I just got back from a short trip to the Wisconsin Dells area, and while it was a lot of fun, it forced me to once again confront my increasingly mixed feelings about traveling. I’ve written a little before about my FOMO about not traveling more than I do and about how my ADHD makes packing stressful for me, and while I’m always grateful for the opportunity to see new places or visit family and friends, and I’m always glad I did it, I’ve come to see that there are a lot of good reasons why traveling can be such a struggle for me.
A lot of those reasons stem from my inattentive ADHD. As I already mentioned, packing is really stressful for me because it requires a lot executive functioning skills, and the same goes for logistics. In fact, just the anticipation of needing to do these activities makes me feel anxious. You may think the solution for me would be to not make any plans for trips and to just go with the flow, but that can also stress me out, especially if I’m with people I don’t see very much or in a place I likely won’t visit again. I’m the unfortunate person who needs plans but who also hates making them. Luckily, my husband is much better at it, but he still needs me to provide input about our plans, and I still have to ultimately figure out what I need to bring, so I can’t avoid these tasks entirely.
I think my ADHD also makes traveling more tiring for me because it requires a lot more of my attention than my daily life. Different places and activities take a lot more energy and awareness than my regular routines at home, whether it’s because I’m sight-seeing or because I’m trying to figure out where all of the kitchen utensils are in an Airbnb. It’s easier to get overstimulated when nothing is familiar, and positive stress is still stress. I’ve decided that I need to think of sight-seeing as work, albeit a very fun kind of work, so that I build in enough downtime into a trip. I’m still not great at it, because it’s hard for me to not feel like I need to make the most of every opportunity while traveling, but I’m getting better, and I’ve learned that trips are a lot more pleasant when I do. I ended up spending a whole day watching The Office during my trip to California with Dave because I was just too tired from visiting two other national parks to start taking on Yosemite. I thought I would regret it, but I really don’t, and it gave me the energy I needed to finish the trip.

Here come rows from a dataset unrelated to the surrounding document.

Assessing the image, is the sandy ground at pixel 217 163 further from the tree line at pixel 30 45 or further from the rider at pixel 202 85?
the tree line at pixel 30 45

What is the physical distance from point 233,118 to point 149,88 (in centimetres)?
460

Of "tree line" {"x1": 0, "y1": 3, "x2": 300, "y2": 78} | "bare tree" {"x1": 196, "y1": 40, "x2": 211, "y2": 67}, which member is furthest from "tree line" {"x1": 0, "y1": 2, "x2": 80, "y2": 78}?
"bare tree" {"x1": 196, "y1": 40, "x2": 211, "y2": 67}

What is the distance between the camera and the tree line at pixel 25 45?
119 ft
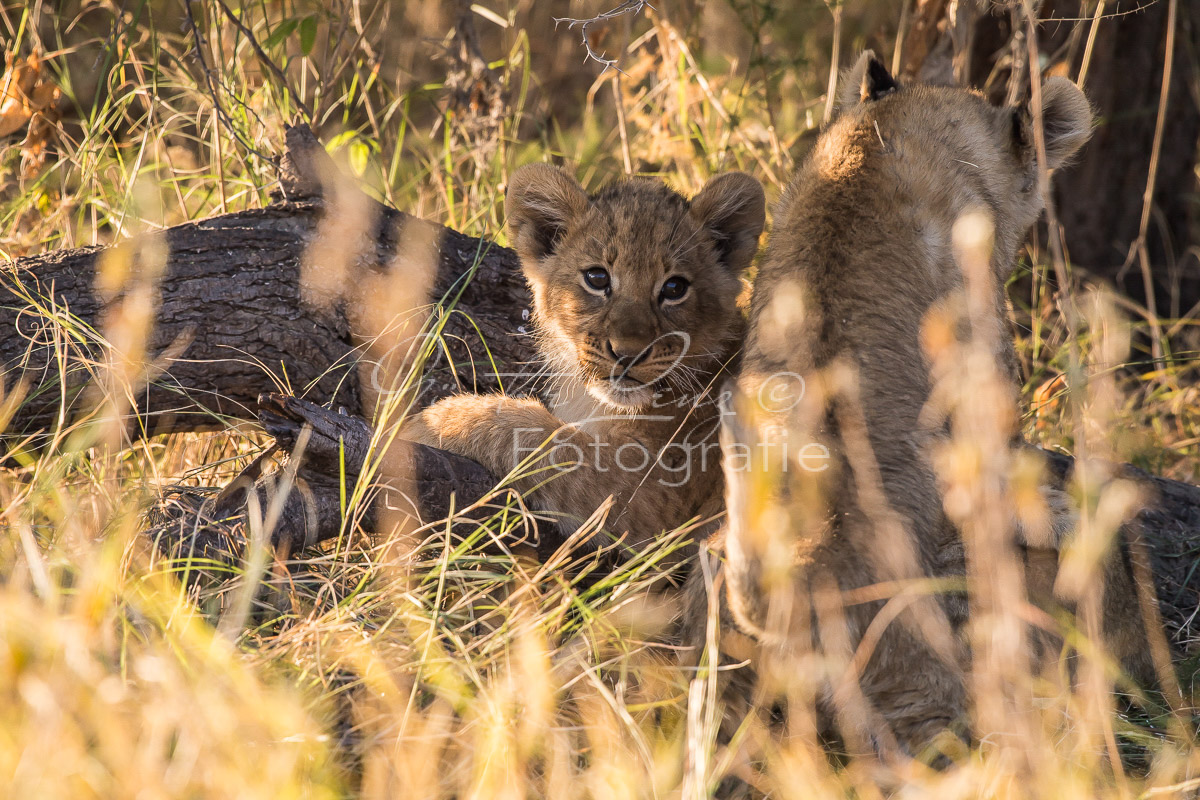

I’ve also seen that resting during trips is important because I tend to not sleep as well or as much during them. Not only is sleeping in a different bed always an adjustment, but when I’m vacationing with family or friends, I also tend to stay up later hanging out with them, or I stay up reading because it’s the only time that I have to myself, and this introvert needs it! But even when I plan for more rest, it takes a few days for me to recover from a trip and get back to normal when I come home, especially because it requires unpacking, another fun executive functioning task, and because I’m definitely one of those people with ADHD who needs more time to transition.
All of this is not to say that I hate traveling or won’t continue to do it. I’ll admit that at my most stressed-out moments I’ve wondered if it’s worth it, but I’ve also never regretted going on a trip. I just have to accept that while traveling has a lot of benefits, it also has a lot of costs for me that I need to take into account, and I don’t need to feel guilty for having mixed feelings about it or for choosing a “staycation” in the future.